The suite takes full advantage of the versatility and wide-ranging palette of Migration, the quartet that Sanchez has led since 2011. Tenor saxophonist Seamus Blake doubles on Electric Wind Instrument (EWI), John Escreet on piano and Fender Rhodes, and Matt Brewer on both acoustic and electric bass. Sánchez also layered keyboard atmospherics onto the album in post-production along with a wide array of guitars from Adam Rogers, while singer Thana Alexa contributes soaring lyrics to the second movement, "Imaginary Lines," and coloristic wordless vocals elsewhere.
The seed of the suite was planted while Sanchez was on tour with Metheny in Meridian, Mississippi in 2012. The title was originally a makeshift file name, but took on greater meaning as Sánchez began to research the idea of meridians, imaginary lines that circle the globe, the celestial sphere, or, in some new age conceptions, the body's energy field. "You have meridians that cross the earth, that cross the sky, that cross our bodies and our minds, and I started getting fascinated by the way meridians interact in all those different shapes and forms," Sanchez says. "So I thought it was a very good analogy for the way the rhythmic, melodic and harmonic aspects of this composition intertwine, interact and meet over the course of the whole piece."
The scale of the suite derived from Sanchez's determination not to place limits on his compositional imagination. "One of the things that turns me off the most as a composer is that as soon as you start developing, you have to start thinking of ways of how to wrap it up because you don't want a tune to be longer than six or seven minutes. I hate to feel that I'm limited by time instead of just following my instincts."
With motifs, phrases and concepts that recur and transform throughout the piece's five movements, The Meridian Suite is a thrillingly adventurous achievement that absorbs influences from modern rock, free form improvisation and electronic music into a forward-looking jazz masterwork. "I took a lot of liberties and let a lot of my musical influences come through in a very unapologetic way,"the composer says.

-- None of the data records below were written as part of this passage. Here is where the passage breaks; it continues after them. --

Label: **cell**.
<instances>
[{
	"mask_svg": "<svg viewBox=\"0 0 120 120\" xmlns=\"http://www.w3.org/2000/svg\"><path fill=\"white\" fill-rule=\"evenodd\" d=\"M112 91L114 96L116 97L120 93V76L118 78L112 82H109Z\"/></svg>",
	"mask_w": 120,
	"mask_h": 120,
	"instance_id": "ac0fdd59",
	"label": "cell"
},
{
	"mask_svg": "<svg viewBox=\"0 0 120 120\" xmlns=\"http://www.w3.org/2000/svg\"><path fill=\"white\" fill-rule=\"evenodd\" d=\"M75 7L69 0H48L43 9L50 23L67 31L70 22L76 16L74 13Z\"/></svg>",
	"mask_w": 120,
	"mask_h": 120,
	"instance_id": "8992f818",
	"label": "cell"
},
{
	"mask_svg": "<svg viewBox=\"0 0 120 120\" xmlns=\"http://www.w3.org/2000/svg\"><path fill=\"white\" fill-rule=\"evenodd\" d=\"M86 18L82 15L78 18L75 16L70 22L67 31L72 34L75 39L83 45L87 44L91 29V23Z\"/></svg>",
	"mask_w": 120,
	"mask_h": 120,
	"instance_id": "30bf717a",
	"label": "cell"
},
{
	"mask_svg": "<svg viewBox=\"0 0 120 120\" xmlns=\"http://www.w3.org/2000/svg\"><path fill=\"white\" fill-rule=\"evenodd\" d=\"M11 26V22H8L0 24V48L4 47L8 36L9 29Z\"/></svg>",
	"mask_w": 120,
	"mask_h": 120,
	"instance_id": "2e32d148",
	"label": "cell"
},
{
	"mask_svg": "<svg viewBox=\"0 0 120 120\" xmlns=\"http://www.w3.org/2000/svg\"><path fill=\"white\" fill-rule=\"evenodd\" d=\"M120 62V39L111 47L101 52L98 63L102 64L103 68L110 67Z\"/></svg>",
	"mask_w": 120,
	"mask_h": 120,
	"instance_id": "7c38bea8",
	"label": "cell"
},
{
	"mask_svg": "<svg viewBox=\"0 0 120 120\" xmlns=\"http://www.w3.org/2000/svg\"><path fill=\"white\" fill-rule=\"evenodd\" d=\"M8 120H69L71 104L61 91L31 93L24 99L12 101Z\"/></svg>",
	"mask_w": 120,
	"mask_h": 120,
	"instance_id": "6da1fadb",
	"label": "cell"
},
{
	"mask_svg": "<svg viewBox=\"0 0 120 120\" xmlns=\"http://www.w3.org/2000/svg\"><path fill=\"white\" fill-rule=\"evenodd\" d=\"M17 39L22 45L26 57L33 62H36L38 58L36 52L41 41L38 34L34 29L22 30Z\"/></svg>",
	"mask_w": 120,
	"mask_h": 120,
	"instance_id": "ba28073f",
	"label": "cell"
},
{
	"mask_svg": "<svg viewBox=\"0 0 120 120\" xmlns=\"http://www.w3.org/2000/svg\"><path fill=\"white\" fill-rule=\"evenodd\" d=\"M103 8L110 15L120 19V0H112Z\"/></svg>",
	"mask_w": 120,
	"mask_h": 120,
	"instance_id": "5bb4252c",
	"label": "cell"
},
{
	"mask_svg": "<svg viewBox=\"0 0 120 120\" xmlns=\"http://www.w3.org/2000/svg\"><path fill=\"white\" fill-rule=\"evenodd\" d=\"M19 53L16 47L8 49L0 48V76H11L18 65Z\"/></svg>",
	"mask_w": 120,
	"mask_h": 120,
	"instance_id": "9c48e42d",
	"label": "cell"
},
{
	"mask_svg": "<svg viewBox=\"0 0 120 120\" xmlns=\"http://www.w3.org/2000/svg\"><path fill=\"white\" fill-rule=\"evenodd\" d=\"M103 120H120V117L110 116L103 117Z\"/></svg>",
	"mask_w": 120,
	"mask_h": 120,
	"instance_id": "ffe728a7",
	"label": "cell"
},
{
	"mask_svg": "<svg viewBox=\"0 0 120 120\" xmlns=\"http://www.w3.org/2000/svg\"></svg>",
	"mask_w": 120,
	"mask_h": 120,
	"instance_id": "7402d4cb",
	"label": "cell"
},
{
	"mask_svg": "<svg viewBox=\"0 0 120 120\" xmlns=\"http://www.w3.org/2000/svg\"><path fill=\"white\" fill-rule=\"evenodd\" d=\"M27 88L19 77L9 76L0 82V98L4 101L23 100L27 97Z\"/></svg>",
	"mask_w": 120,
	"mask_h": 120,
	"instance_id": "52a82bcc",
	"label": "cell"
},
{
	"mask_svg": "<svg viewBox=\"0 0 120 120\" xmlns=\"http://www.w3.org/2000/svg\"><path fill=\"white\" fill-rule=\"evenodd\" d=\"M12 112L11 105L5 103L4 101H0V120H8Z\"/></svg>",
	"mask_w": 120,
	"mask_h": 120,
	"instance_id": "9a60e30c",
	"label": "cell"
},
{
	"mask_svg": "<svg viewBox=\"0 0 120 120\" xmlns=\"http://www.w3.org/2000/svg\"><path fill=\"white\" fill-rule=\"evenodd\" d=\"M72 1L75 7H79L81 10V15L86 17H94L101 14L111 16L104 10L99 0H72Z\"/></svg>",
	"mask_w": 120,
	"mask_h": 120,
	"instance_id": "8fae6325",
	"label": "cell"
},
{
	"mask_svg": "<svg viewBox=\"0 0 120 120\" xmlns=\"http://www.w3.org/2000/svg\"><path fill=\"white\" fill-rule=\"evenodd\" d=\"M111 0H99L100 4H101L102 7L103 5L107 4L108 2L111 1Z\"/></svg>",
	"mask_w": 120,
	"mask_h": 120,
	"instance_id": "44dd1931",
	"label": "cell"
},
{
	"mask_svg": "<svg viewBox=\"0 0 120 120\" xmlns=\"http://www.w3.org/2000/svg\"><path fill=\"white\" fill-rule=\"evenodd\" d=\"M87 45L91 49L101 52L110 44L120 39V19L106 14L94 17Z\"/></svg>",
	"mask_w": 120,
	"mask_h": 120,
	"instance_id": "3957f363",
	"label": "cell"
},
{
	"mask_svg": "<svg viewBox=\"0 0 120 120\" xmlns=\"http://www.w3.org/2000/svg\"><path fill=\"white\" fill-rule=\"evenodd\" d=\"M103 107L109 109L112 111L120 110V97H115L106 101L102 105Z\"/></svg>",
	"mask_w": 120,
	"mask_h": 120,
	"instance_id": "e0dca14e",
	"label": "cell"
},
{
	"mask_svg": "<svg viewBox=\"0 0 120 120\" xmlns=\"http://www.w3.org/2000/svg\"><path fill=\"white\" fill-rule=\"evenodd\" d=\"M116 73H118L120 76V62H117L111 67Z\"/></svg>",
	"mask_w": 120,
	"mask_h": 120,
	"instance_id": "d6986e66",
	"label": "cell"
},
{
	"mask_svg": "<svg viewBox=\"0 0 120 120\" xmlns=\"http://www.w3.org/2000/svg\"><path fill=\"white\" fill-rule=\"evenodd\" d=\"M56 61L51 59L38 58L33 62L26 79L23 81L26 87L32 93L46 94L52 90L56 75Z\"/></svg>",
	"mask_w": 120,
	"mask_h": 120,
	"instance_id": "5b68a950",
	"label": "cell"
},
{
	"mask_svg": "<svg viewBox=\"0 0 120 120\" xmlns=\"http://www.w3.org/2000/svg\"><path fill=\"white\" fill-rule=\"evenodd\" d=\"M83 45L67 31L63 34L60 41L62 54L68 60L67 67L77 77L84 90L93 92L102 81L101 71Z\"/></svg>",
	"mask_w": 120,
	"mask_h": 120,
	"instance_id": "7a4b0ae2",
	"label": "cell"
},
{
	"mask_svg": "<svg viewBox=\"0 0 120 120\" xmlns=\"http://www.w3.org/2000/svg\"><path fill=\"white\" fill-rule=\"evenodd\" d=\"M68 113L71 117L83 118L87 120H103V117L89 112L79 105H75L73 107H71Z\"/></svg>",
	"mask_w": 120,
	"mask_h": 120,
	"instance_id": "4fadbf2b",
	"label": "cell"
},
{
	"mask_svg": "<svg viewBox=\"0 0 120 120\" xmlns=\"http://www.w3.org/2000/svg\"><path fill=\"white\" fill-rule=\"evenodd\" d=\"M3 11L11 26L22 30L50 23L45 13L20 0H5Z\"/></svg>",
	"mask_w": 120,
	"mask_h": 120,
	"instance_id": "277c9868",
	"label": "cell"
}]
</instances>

The simultaneous release of Three Times Three and The Meridian Suite mark the high point thus far for a career that continues to climb. With unprecedented attention focused on him following his lauded Birdman score, these expansive new albums serve to reinforce Antonio Sanchez's place at the forefront of modern jazz-breaking boundaries as a virtuoso drummer, a visionary composer, and a truly inspired musical thinker.
Scheduled for late 2016 Sanchez will be planning for a big band recording. It will be a dream collaboration between master composer arranger Vince Mendoza and the celebrated WDR from Cologne in which Mendoza will tackle some of Sanchez’s favorite compositions for this unique project. The Big Band has always been one of the his favorite settings since he started his big league musical career with the United Nation Orchestra in the mid '90s which was led then by famed saxophonist Paquito D’Rivera. This album promises to be one of the most exciting releases in the near future.